The availability of mutagenesis approaches that significantly boost the spontaneous mutation rate has allowed genetic screens to be designed to recover more than just viable, visible phenotypes. The importance of a mutagenesis screen directed at a defined process is powerfully illustrated in the Nobel prize-winning work to build a set of mutations that disrupt the patterning of the Drosophila embryo (Nusslein-Volhard & Wieschaus, 1980). This screen uncovered key genes and provided the framework and resources for understanding evolutionarily conserved genetic pathways that control the establishment of the body plan in organisms from invertebrates to mammals. Even with their tremendous impact, a mutagenesis screen that defines an initial set of mutants can be thought of as a first-order dissection of genetic network complexity, a set of nodes around which to integrate additional components. In order to delve more deeply into a biological process, increasingly inventive screens have been applied in Drosophila. Modifier screens and region-based screens using visible markers and chromosomal deficiencies or balancing inversions have been used to fill in the gaps, making Drosophila one of the most extensively connected genetic models (Saint Johnston, 2002).
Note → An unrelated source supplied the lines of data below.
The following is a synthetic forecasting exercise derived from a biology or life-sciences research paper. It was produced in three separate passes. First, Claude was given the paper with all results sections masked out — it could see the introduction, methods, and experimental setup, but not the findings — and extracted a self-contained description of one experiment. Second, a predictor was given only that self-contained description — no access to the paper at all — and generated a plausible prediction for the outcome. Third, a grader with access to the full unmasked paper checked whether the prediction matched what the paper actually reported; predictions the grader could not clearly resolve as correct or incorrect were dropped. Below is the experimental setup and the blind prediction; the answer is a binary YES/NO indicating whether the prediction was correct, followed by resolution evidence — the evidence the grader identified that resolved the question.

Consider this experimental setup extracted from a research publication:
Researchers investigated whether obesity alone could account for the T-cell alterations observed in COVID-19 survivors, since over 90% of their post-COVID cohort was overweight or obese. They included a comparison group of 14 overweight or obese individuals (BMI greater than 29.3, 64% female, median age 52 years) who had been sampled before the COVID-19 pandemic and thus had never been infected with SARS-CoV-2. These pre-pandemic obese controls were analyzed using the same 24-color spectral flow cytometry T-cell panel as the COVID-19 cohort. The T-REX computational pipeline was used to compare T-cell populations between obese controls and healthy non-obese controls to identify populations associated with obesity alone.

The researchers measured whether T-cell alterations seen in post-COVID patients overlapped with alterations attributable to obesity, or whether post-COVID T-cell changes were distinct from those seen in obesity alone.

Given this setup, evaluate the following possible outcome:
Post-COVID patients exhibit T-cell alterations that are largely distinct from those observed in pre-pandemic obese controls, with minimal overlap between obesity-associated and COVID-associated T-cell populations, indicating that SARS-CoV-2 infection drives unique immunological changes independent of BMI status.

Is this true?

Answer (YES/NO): YES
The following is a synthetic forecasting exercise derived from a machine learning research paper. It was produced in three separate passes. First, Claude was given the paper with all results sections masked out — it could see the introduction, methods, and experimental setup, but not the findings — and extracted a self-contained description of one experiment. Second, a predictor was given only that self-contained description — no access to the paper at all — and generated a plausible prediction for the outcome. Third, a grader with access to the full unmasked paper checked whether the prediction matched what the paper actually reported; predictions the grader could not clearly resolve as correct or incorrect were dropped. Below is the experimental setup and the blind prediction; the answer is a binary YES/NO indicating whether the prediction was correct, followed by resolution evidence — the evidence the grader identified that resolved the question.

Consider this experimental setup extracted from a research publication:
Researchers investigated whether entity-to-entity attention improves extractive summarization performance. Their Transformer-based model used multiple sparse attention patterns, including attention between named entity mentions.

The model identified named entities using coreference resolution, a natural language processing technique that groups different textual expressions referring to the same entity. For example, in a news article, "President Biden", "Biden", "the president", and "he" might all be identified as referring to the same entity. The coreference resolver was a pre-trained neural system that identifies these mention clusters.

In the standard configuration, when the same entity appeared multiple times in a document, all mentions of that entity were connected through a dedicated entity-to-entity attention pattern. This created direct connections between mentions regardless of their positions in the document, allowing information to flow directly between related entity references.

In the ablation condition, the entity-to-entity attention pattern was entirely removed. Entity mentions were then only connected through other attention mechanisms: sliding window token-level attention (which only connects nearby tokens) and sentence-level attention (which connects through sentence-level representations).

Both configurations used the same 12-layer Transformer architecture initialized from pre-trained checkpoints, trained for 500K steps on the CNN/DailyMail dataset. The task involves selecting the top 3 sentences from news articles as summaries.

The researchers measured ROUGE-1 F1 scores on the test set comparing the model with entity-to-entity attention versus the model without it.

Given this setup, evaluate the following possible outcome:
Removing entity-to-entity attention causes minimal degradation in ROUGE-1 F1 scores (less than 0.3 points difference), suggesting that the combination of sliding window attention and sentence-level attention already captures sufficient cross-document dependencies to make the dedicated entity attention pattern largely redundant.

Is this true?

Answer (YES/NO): NO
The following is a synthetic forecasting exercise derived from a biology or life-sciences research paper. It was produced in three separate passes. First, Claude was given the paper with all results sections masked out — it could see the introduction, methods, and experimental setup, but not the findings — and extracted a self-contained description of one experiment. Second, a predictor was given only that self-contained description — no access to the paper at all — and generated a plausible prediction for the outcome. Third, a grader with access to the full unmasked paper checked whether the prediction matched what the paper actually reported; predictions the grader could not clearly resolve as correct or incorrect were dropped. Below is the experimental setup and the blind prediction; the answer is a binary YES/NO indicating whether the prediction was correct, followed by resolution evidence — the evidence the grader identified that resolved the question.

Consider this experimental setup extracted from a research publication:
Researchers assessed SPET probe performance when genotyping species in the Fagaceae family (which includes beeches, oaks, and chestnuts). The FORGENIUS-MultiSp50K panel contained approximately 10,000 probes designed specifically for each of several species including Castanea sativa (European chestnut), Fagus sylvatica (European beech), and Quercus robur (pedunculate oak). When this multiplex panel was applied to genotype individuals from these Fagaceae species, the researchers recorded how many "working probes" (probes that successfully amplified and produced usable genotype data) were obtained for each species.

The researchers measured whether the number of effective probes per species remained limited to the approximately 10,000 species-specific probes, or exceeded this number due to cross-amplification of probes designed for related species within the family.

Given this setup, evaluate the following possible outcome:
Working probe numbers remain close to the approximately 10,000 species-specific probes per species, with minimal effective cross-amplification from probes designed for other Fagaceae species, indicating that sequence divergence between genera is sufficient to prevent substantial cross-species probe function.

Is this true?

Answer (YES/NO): NO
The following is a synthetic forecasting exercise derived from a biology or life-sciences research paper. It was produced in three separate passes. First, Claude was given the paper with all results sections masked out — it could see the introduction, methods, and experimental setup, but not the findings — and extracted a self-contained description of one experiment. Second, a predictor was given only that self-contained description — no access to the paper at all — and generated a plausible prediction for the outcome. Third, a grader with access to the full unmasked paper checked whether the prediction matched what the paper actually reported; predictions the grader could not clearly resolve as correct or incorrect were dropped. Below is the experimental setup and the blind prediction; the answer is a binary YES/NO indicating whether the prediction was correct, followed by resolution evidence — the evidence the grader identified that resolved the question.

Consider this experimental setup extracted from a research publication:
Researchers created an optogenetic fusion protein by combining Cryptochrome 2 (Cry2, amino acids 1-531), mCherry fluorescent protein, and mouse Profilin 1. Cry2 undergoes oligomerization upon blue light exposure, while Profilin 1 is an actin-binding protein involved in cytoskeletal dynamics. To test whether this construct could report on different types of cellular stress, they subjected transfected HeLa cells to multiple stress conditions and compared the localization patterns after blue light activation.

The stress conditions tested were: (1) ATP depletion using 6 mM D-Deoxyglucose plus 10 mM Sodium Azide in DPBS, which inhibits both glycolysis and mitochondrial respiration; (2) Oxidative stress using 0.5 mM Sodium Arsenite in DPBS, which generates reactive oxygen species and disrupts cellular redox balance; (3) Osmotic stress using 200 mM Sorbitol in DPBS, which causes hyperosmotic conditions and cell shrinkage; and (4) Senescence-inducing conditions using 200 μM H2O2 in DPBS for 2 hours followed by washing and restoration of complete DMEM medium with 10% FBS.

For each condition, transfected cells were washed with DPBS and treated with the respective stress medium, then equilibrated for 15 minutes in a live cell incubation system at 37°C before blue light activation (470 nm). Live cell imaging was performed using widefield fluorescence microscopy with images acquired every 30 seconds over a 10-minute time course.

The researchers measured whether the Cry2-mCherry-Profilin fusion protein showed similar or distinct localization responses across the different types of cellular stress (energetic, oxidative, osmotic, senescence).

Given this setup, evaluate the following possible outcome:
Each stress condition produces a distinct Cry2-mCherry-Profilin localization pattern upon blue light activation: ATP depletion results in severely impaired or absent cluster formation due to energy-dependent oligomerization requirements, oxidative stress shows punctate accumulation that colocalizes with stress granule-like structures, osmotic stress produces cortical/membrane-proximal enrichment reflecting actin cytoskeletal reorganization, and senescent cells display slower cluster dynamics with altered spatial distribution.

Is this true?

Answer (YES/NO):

In organisms such as Drosophila and C. elegans a short generation time and ease of maintenance makes it possible to routinely screen thousands of mutagenized genomes for a relatively modest investment. By comparison, a large-scale mutagenesis screen in vertebrate models is a much more extensive undertaking. Nevertheless, their potential to advance genetic studies motivated the large-scale Boston and Tübingen mutagenesis screens in the zebrafish (Driever et al. 1996; Haffter et al. 1996). These two screens surveyed over 6000 genomes for recessive ENU-induced mutations that disrupt embryogenesis. As a result ∼2000 developmental mutants were recovered. Although an average of ∼2 alleles per locus for numerous developmental genes were identified, these screens did not achieve saturation. As in Drosophila, additional focused screens using innovative genetic schemes and phenotype detection strategies are being used to add to the inventory of zebrafish mutants (Patton & Zon, 2001).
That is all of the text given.